### Data to process
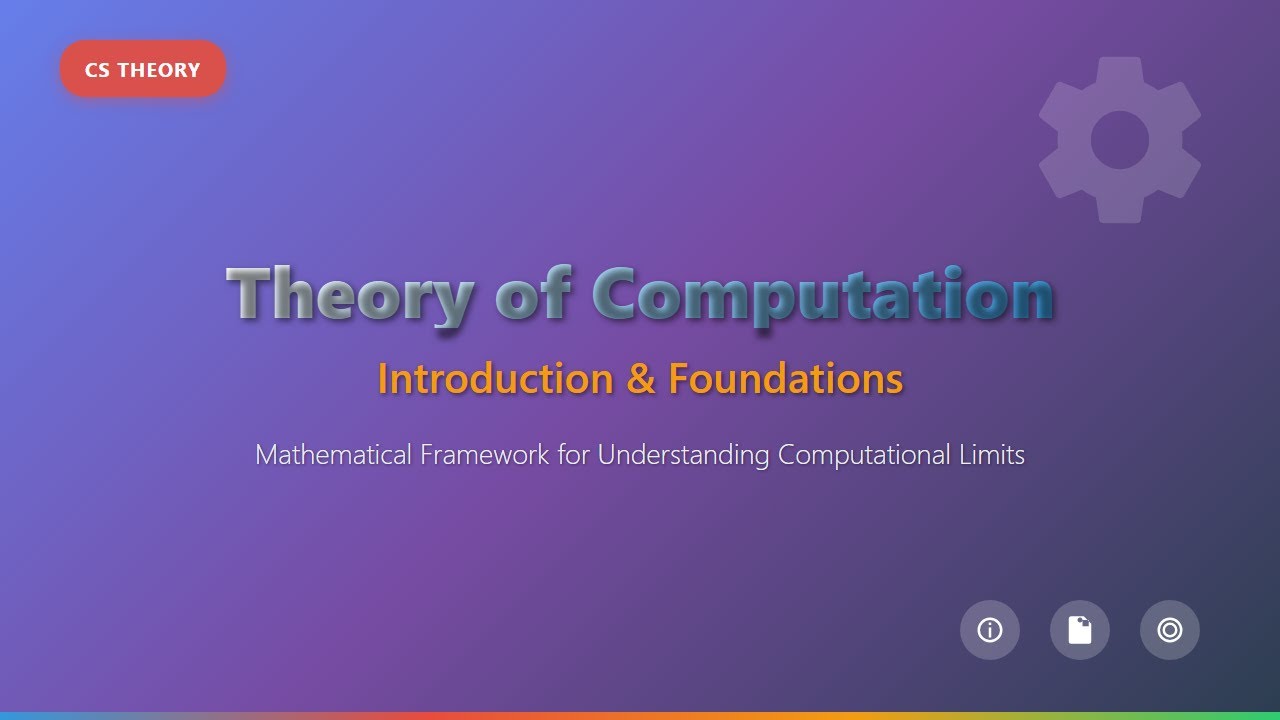 CS THEORY

Theory of Computation

Introduction & Foundations

Mathematical Framework for Understanding Computational Limits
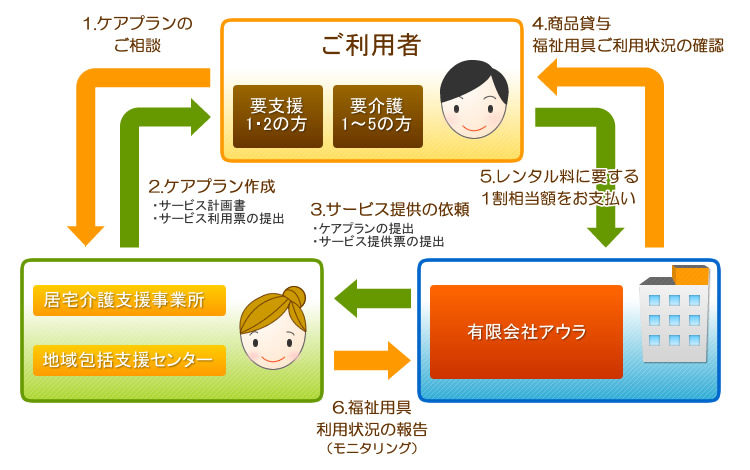 1.ケアプランの
ご相談

ご利用者

要支援
1･2の方

要介護
1～5の方

4.商品貸与
福祉用具ご利用状況の確認

2.ケアプラン作成
・サービス計画書
・サービス利用票の提出

3.サービス提供の依頼
・ケアプランの提出
・サービス提供票の提出

5.レンタル料に要する
1割相当額をお支払い

居宅介護支援事業所

地域包括支援センター

有限会社アウラ

6.福祉用具
利用状況の報告
（モニタリング）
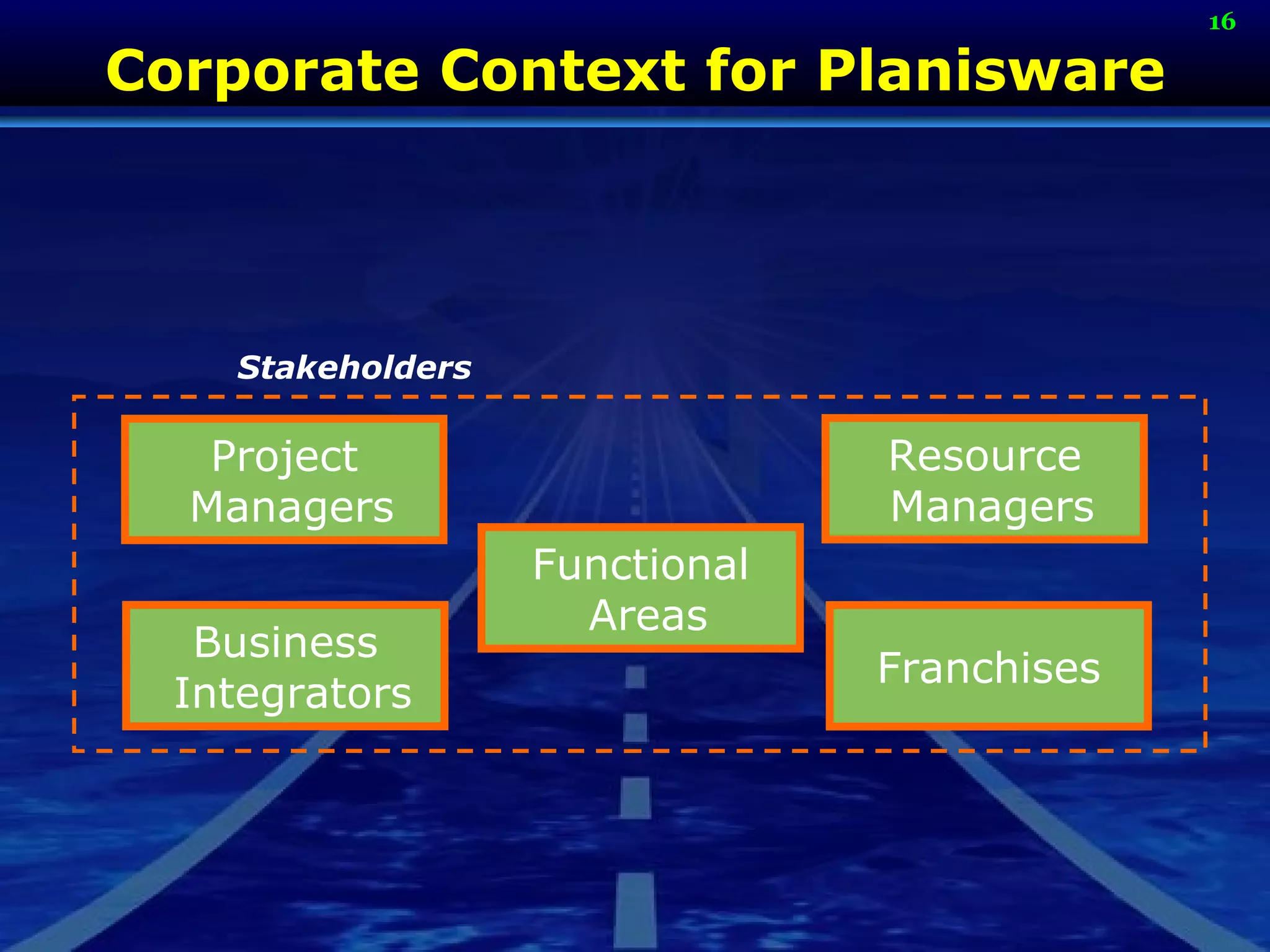 16

Corporate Context for Planisware

Stakeholders

Project Managers

Resource Managers

Functional Areas

Business Integrators

Franchises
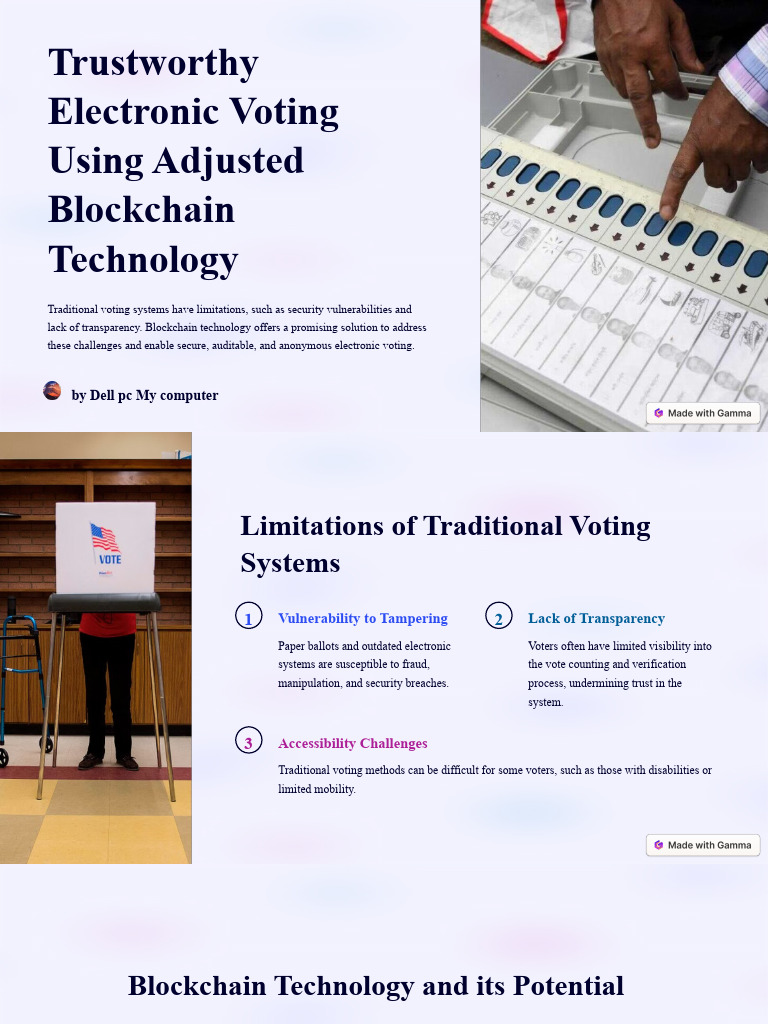 Trustworthy Electronic Voting Using Adjusted Blockchain Technology

Traditional voting systems have limitations, such as security vulnerabilities and lack of transparency. Blockchain technology offers a promising solution to address these challenges and enable secure, auditable, and anonymous electronic voting.

by Dell pc My computer

Made with Gamma

VOTE

Limitations of Traditional Voting Systems

1 Vulnerability to Tampering

Paper ballots and outdated electronic systems are susceptible to fraud, manipulation, and security breaches.

2 Lack of Transparency

Voters often have limited visibility into the vote counting and verification process, undermining trust in the system.

3 Accessibility Challenges

Traditional voting methods can be difficult for some voters, such as those with disabilities or limited mobility.

Made with Gamma

Blockchain Technology and its Potential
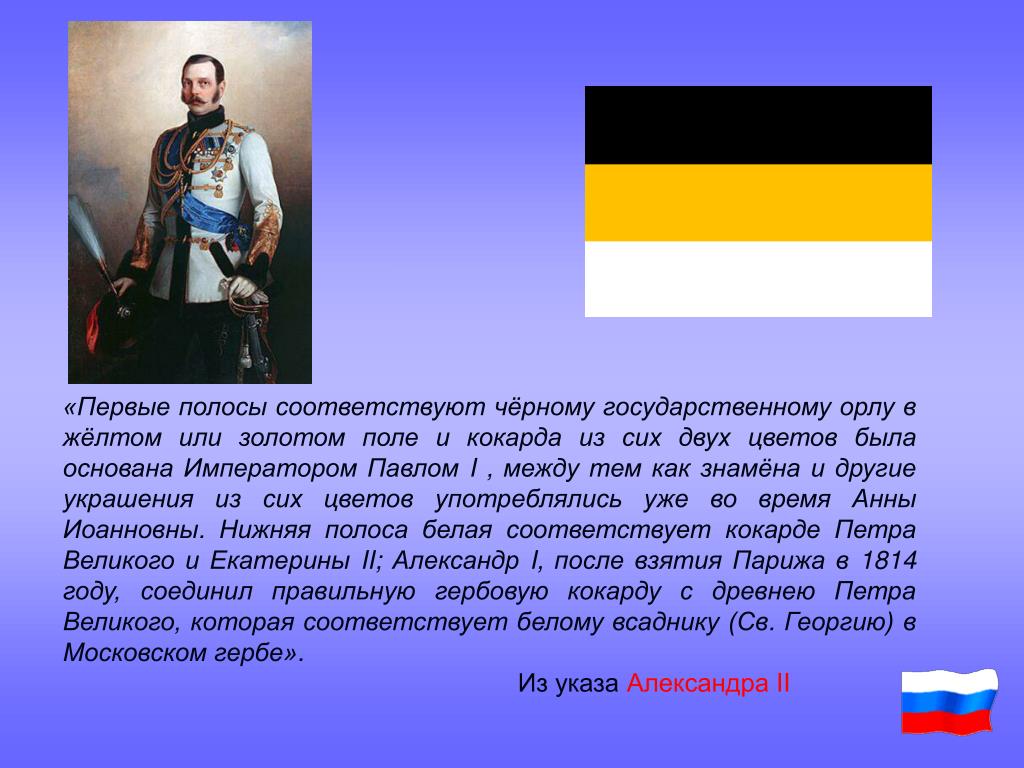 «Первые полосы соответствуют чёрному государственному орлу в жёлтом или золотом поле и кокарда из сих двух цветов была основана Императором Павлом I , между тем как знамёна и другие украшения из сих цветов употреблялись уже во время Анны Иоанновны. Нижняя полоса белая соответствует кокарде Петра Великого и Екатерины II; Александр I, после взятия Парижа в 1814 году, соединил правильную гербовую кокарду с древнею Петра Великого, которая соответствует белому всаднику (Св. Георгию) в Московском гербе».

Из указа Александра II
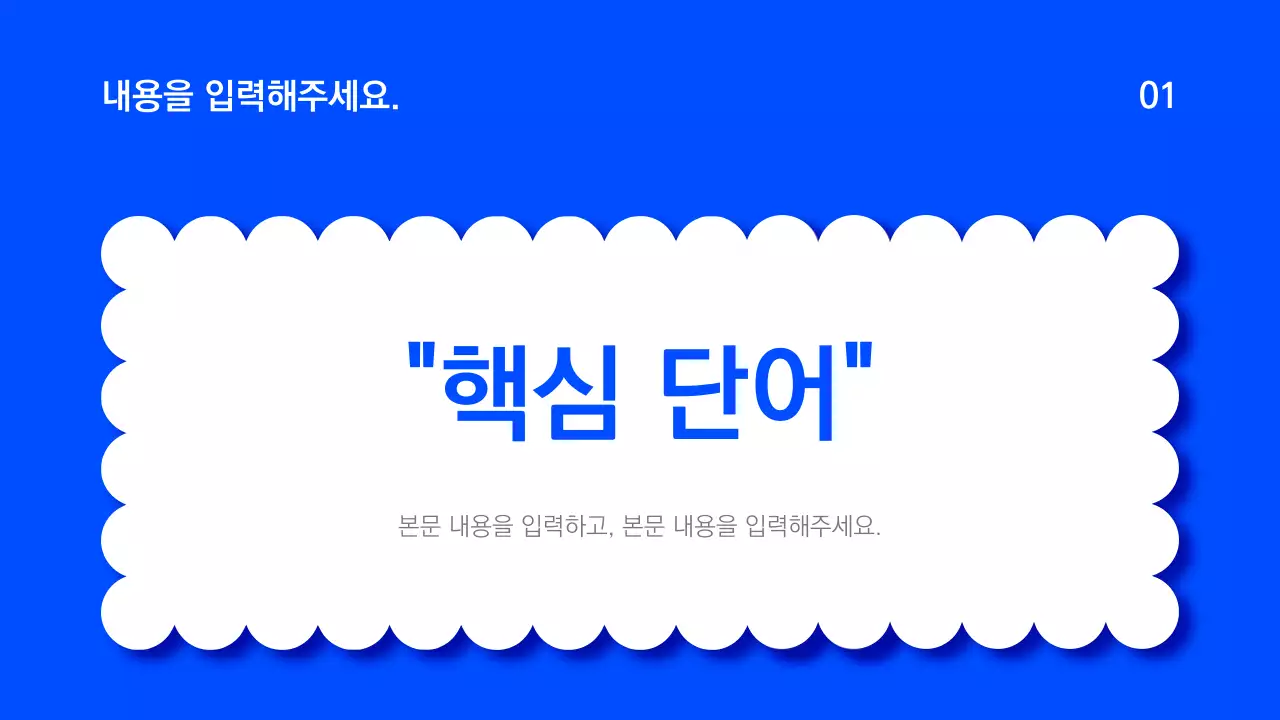 내용을 입력해주세요.

01

"핵심 단어"

본문 내용을 입력하고, 본문 내용을 입력해주세요.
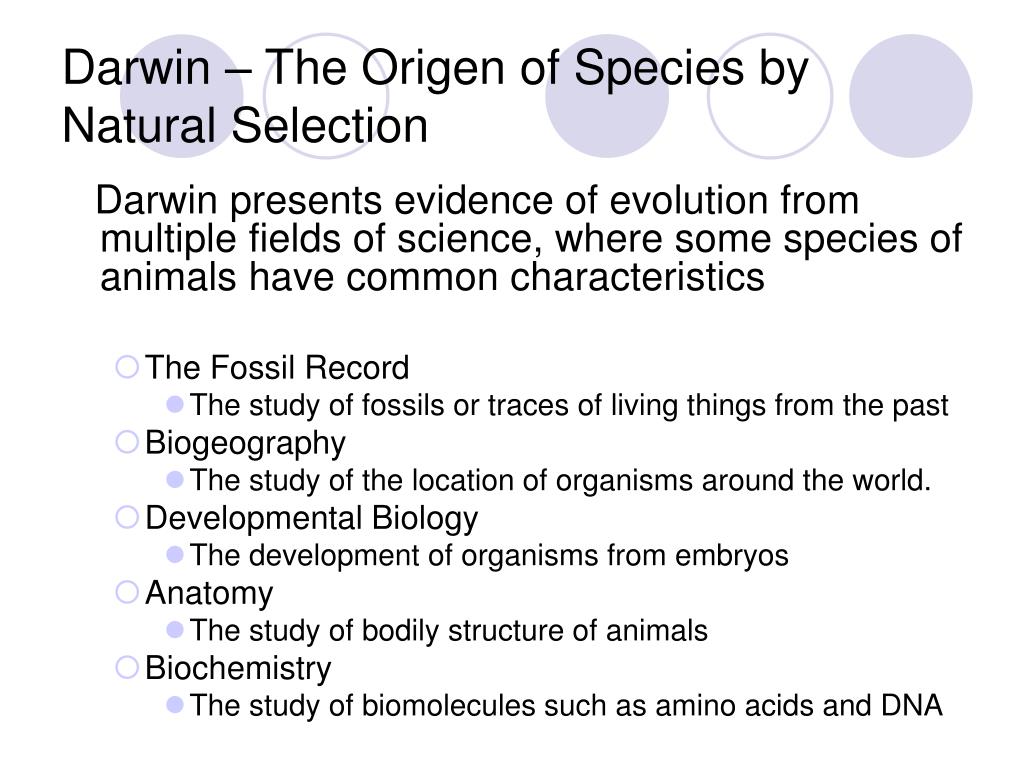 Darwin – The Origen of Species by Natural Selection

Darwin presents evidence of evolution from multiple fields of science, where some species of animals have common characteristics

The Fossil Record
The study of fossils or traces of living things from the past
Biogeography
The study of the location of organisms around the world.
Developmental Biology
The development of organisms from embryos
Anatomy
The study of bodily structure of animals
Biochemistry
The study of biomolecules such as amino acids and DNA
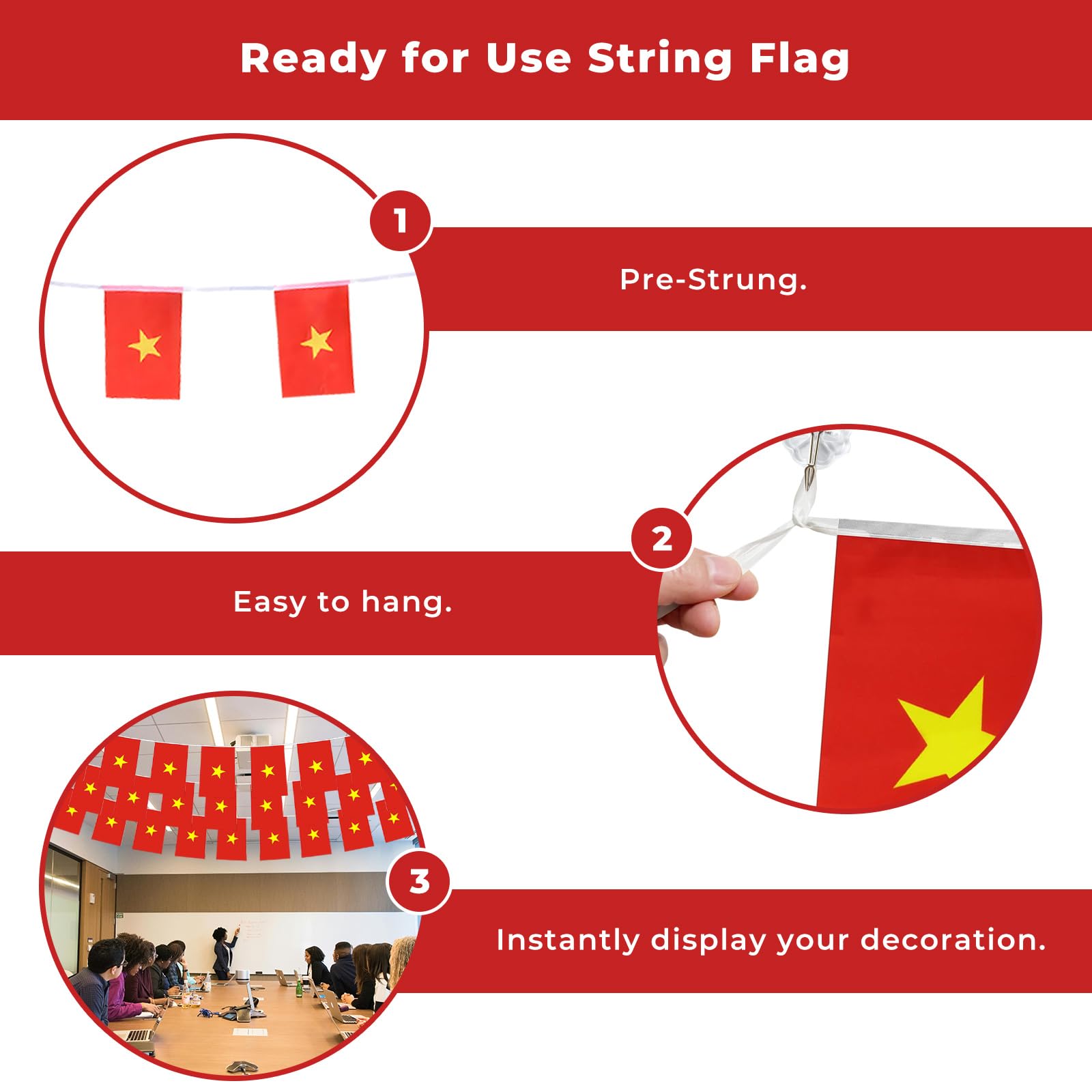 Ready for Use String Flag

1

Pre-Strung.

2

Easy to hang.

3

Instantly display your decoration.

### What to work on
From the listing, copy every line where the string "some" appears.

### Written solution
Traditional voting methods can be difficult for some voters, such as those with disabilities or limited mobility.
Darwin presents evidence of evolution from multiple fields of science, where some species of animals have common characteristics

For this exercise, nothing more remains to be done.